* _Предоставленный текст_:
Париж, воскр., 14 февр. 1932
Муттиляйн,
Я так рад, что у тебя было приятное рождество и что ты не очень страдала оттого, что меня с тобой не было. Я правильно сделал, что поехал к своим родителям. Они получили не самые дорогие подарки: я привез им то, что им действительно было нужно – небольшое радио. Они в восторге.
Подарки тебе – конечно, дело другое: четыре браслета с бриллиантами! Ты мне обещала, что пришлешь их фотографии, я жду с нетерпением, очень любопытно увидеть их. Я не знал, что Джо заплатил и за кольцо с сапфиром.
Я также не знал, что у вас с ним были такие ужасные ссоры. Я знаю, он человек нелегкий, но со временем это должно пройти. Он тебя любит и мучает потому, что любит, потому, что чувствует себя рядом с тобой несколько беспомощным и таким образом компенсирует свою слабость. Да, вот что я вспомнил: перед Рождеством я послал тебе фотографию, где мы втроем, это фото из какой-то газеты, один наш бухгалтер хотел бы получить на нем автографы – Твой и Кота – и я попросил, чтобы ты отправила фото непосредственно ему. Он до сих пор не получил его, так подпиши и отправь! Сделай это, пожалуйста, ты же знаешь этот тип людей.
Надеюсь, тебе понравились шляпы и чулки, которые я тебе купил в Берлине. Не забывай обо мне.
Папи
«Шанхайский экспресс» вызвал шквал восторженных рецензий. Фон Штернберг уже написал следующий сценарий для моей матери. Он рассказал нам его содержание. В этом фильме она должна была играть преданную мать, идеальную, жертвенную жену, уличную проститутку, бойкую певичку в ночном клубе, элегантную содержанку, звезду кабаре – и вновь любимую, «лишь – однажды – неверную» жену. Мне показалось, что фон Штернберг слегка переборщил, но моей матери это понравилось, она была в полном восторге – даже одарила его одним из своих лучших поцелуев. Наш режиссер просиял: «Парамаунт» принял сценарий «Белокурой Венеры».

* _Задание_: Извлеките весь предоставленный текст дословно, без единого изменения. Опирайтесь только на предоставленный текст.

* _Перечень данных_:

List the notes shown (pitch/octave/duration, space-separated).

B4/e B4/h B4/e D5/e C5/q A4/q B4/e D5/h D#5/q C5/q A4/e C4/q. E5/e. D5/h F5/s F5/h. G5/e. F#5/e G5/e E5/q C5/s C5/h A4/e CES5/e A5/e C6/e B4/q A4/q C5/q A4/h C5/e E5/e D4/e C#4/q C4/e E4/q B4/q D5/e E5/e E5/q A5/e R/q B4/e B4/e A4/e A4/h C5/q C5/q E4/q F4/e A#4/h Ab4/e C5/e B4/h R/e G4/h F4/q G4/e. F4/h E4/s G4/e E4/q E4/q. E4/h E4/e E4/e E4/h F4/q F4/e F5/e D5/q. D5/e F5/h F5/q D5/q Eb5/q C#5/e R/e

==

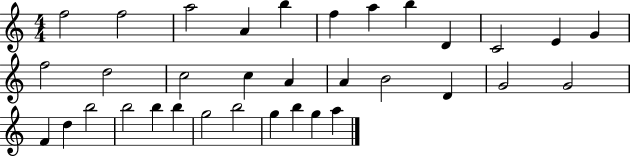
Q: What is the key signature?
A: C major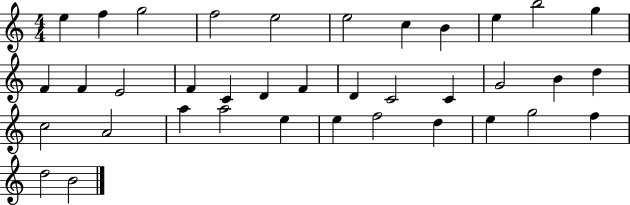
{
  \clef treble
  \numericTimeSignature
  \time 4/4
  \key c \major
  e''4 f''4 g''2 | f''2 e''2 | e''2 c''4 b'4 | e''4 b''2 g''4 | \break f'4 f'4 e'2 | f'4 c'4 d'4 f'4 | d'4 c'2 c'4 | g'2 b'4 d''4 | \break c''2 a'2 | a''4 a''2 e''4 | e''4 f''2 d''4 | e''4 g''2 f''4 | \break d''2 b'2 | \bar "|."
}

* _Результат выполнения_:
Париж, воскр., 14 февр. 1932
Муттиляйн,
Я так рад, что у тебя было приятное рождество и что ты не очень страдала оттого, что меня с тобой не было. Я правильно сделал, что поехал к своим родителям. Они получили не самые дорогие подарки: я привез им то, что им действительно было нужно – небольшое радио. Они в восторге.
Подарки тебе – конечно, дело другое: четыре браслета с бриллиантами! Ты мне обещала, что пришлешь их фотографии, я жду с нетерпением, очень любопытно увидеть их. Я не знал, что Джо заплатил и за кольцо с сапфиром.
Я также не знал, что у вас с ним были такие ужасные ссоры. Я знаю, он человек нелегкий, но со временем это должно пройти. Он тебя любит и мучает потому, что любит, потому, что чувствует себя рядом с тобой несколько беспомощным и таким образом компенсирует свою слабость. Да, вот что я вспомнил: перед Рождеством я послал тебе фотографию, где мы втроем, это фото из какой-то газеты, один наш бухгалтер хотел бы получить на нем автографы – Твой и Кота – и я попросил, чтобы ты отправила фото непосредственно ему. Он до сих пор не получил его, так подпиши и отправь! Сделай это, пожалуйста, ты же знаешь этот тип людей.
Надеюсь, тебе понравились шляпы и чулки, которые я тебе купил в Берлине. Не забывай обо мне.
Папи
«Шанхайский экспресс» вызвал шквал восторженных рецензий. Фон Штернберг уже написал следующий сценарий для моей матери. Он рассказал нам его содержание. В этом фильме она должна была играть преданную мать, идеальную, жертвенную жену, уличную проститутку, бойкую певичку в ночном клубе, элегантную содержанку, звезду кабаре – и вновь любимую, «лишь – однажды – неверную» жену. Мне показалось, что фон Штернберг слегка переборщил, но моей матери это понравилось, она была в полном восторге – даже одарила его одним из своих лучших поцелуев. Наш режиссер просиял: «Парамаунт» принял сценарий «Белокурой Венеры».